Saturday, March 19, 2011

Pita Bread Recipe

It's been a heavy few weeks, and I've somewhat taken a break from posting any form of recipes. It's a sign of things returning to some sense of normalcy that I'll post a recipe for Pita Bread. I was nervous to try this; I know baking bread for the first time can end up a disaster, but it turned out really well!!

Let me say first, my oven doesn't retain heat too well, so is not ideal for baking bread. I ended up having to cook the pita about 5 minutes longer than the recipe called for :p.


Ingredients: 

3 cups Bread Flour 
1 1/2 Tablespoons Sugar
1 1/2 Teaspoons Salt
1 1/2 Tablespoons Active Dry Yeast (or 2 packages)
2 Tablespoons of Butter - Melted
1 1/4 Cups Water - MAKE SURE this water is room temperature!!

Preparations:

  1. Combine in a large bowl the Flour, Sugar, Salt, and Yeast. Mix together.
  2. Add the Butter and Water. I did this in partitions to make sure I had the right consistency (as I've had disastrous results with dough before lol...that could have been used as superglue or cement...).
  3. Mix by hand or on low speed in a mixer for about 10 minutes.
  4. Knead for 10 minutes until dough is smooth, soft, and elastic. If needed, add little bits of flour/water to obtain necessary consistency. It should not be sticky!!
  5. Transfer dough to a bowl with oil around the inside, rotate dough to cover the surface with the oil.
  6. Cover the bowl with cling film and let the dough rise for 1 hr to 1 1/2 hrs. The dough should double in size.
  7. Preheat your oven to 450 degrees Fahrenheit, 232 degrees Celsius. Let your oven heat up fully, if you put the dough in before it's hot...your bread won't cook properly!
  8. Place a Pizza or Baking stone inside your oven while it's pre-heating. (**I did not have a pizza stone...so I used a regular baking tray turned upside down - just don't let it sit in the oven while it's pre-heating!!**)
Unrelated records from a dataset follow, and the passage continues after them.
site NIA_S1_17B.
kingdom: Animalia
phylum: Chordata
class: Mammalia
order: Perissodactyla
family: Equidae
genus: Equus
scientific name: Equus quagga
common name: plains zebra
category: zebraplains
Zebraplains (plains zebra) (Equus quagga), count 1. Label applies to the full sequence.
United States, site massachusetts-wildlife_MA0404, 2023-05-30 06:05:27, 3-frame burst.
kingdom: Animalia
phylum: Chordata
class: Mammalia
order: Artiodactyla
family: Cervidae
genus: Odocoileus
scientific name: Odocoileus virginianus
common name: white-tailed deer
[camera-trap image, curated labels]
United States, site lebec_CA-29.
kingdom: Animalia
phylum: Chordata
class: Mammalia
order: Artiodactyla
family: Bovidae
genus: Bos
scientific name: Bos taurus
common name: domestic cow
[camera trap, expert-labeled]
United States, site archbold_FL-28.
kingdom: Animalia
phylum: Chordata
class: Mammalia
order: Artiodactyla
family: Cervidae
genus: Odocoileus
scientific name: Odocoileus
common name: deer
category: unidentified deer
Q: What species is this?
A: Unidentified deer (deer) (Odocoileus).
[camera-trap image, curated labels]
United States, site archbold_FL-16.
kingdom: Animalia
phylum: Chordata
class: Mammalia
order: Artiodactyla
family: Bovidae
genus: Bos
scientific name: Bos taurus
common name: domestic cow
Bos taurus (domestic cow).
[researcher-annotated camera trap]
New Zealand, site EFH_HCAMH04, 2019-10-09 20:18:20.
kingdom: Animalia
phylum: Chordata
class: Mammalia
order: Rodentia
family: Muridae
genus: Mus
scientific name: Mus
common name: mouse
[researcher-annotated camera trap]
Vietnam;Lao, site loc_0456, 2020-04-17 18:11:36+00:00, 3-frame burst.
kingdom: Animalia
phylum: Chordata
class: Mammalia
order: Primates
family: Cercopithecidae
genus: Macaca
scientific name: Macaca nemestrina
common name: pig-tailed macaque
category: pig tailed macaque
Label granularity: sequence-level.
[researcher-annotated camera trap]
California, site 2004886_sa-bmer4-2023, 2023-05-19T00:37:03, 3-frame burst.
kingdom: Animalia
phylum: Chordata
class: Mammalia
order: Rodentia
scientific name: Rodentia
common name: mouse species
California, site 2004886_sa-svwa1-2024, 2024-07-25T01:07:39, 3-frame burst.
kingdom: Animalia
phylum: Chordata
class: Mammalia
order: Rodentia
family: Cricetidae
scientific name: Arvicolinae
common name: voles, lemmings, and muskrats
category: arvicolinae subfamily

While your oven is preheating: 
  1. Take your dough, and punch it down. Split into 8 equal pieces, and roll into balls.
  2. Cover the dough and let rest for an additional 20 minutes. 


When ready to bake: 
  1. On a lightly floured surface roll your dough balls out into "thin rounds." They should be about 20 cm around, and 2 cm thick (roughly).
  2. The recipe here called to mist your baking tray with water, and add the dough rounds - as many as will fit on your tray without touching. My first use with water ended up with the bread sticking to the base and ruined it. For the next round I lightly buttered the base to avoid sticking. Oil will also work well if your baking pan will cause the bread to stick!

  3. Bake until the bread puffs up. The recipe called for about 3 minutes, but like I said I had to cook a little longer b/c of my oven.
    Bake away!
  4. Remove bread promptly, and transfer to rack to cool. 


Enjoy! :)  

Dinner! Fresh Bread, Fresh Salad, and Chicken with an Alfredo Dill Sauce. Yummy!